Le déficit foncier : principe et fonctionnement
Le déficit foncier s'applique exclusivement aux locations nues, c'est-à-dire non meublées, imposées dans la catégorie des revenus fonciers. Lorsqu'un propriétaire bailleur opte pour le régime réel d'imposition, il peut déduire ses charges réelles (travaux, frais de gestion, assurances, taxes, intérêts d'emprunt) de ses loyers.

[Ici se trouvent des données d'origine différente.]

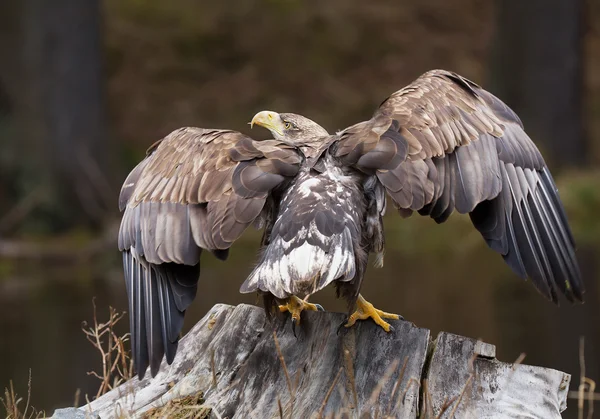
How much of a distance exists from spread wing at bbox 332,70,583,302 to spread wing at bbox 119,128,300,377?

Si le total des charges excède les revenus locatifs, on parle alors de déficit foncier. Cette perte peut être déduite du revenu global du foyer, dans la limite de 10 700 € par an — voire davantage dans certains cas. Ce mécanisme réduit directement l'impôt sur le revenu. Depuis 2023, une mesure exceptionnelle double ce plafond à 21 400 € pour les travaux de rénovation énergétique qui permettent de faire passer un logement classé E, F ou G à une classe A, B, C ou D. Cette mesure, temporaire, est valable jusqu'au 31 décembre 2025.
Cependant, le bénéfice du déficit foncier n'est pas sans conditions. Le bien doit être loué pendant au moins trois ans après l'imputation du déficit sur le revenu global. En cas de revente anticipée ou de cessation de location, l'administration fiscale peut annuler l'avantage fiscal obtenu.

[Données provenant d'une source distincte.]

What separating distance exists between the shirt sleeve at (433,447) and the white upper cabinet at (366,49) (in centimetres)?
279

LMNP et LMP : deux régimes alternatifs à la location nue
À côté du déficit foncier existe l'univers fiscal de la location meublée. Ces régimes ne dépendent pas des revenus fonciers mais des BIC (bénéfices industriels et commerciaux). Ils permettent toutefois d'obtenir des effets fiscaux comparables, notamment grâce à l'amortissement du bien.

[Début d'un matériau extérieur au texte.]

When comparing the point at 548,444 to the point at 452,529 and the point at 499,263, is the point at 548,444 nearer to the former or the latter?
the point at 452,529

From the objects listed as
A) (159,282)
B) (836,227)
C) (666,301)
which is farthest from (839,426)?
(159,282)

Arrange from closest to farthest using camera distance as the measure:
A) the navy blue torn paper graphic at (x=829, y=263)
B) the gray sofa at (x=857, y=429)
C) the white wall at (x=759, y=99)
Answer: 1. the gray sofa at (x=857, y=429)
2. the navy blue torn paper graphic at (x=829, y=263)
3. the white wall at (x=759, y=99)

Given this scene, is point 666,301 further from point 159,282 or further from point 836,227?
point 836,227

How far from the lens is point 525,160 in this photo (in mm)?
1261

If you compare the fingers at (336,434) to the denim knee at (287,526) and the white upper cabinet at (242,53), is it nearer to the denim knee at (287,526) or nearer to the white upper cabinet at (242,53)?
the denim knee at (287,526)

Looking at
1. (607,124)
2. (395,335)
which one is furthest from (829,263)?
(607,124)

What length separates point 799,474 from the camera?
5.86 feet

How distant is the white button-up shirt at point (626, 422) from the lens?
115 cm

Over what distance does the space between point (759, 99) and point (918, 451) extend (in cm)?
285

Le statut de LMNP (Loueur en Meublé Non Professionnel) s'applique à tout particulier qui loue un ou plusieurs biens meublés sans que cette activité constitue sa principale source de revenus : recettes annuelles inférieures à 23 000 €, ou moins de 50 % des revenus du foyer fiscal. Deux régimes coexistent : le Micro-BIC (loyers inférieurs à 77 700 € par an, abattement forfaitaire de 50 %) et le régime réel, qui permet de déduire les charges réelles et surtout d'amortir le bien. L'amortissement neutralise souvent la fiscalité sur les loyers pendant plusieurs années.
Le statut de LMP (Loueur en Meublé Professionnel) s'adresse aux investisseurs plus importants : recettes locatives meublées supérieures à 23 000 € par an et excédant les autres revenus d'activité du foyer. Il permet d'imputer le déficit BIC sur le revenu global, offre une exonération partielle ou totale de la plus-value après cinq ans et une exonération d'IFI sous conditions, mais implique une comptabilité complète et une fiscalité plus complexe.
Quelle stratégie adopter ?
Le déficit foncier reste l'outil le plus adapté aux biens anciens nécessitant des travaux importants, pour les investisseurs fortement imposés (30 % ou plus). Pour des biens récents ou déjà rénovés, le LMNP s'impose souvent : revenus faiblement fiscalisés grâce à l'amortissement, sans contraintes de plafond annuel. Le LMP s'adresse à des investisseurs patrimoniaux, souvent multi-propriétaires, soucieux de structurer leur parc et d'optimiser plus-values et transmission.
Enfin, ces dispositifs peuvent être combinés : déficit foncier sur un bien ancien à rénover, puis LMNP sur un autre bien pour lisser les revenus, ou transformation en meublé après les trois années de location obligatoires. Dans un marché ralenti par des taux élevés et un effondrement de la construction neuve, le déficit foncier majoré constitue un atout majeur pour financer les rénovations énergétiques tout en réduisant l'imposition.